**Work instruction**
Copy all the lines below without altering anything.

**Dataset excerpts**
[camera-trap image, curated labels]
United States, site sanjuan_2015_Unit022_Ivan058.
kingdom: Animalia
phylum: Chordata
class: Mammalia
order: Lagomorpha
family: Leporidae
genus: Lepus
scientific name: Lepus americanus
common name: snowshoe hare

**Result of the task**
[camera-trap image, curated labels]
United States, site sanjuan_2015_Unit022_Ivan058.
kingdom: Animalia
phylum: Chordata
class: Mammalia
order: Lagomorpha
family: Leporidae
genus: Lepus
scientific name: Lepus americanus
common name: snowshoe hare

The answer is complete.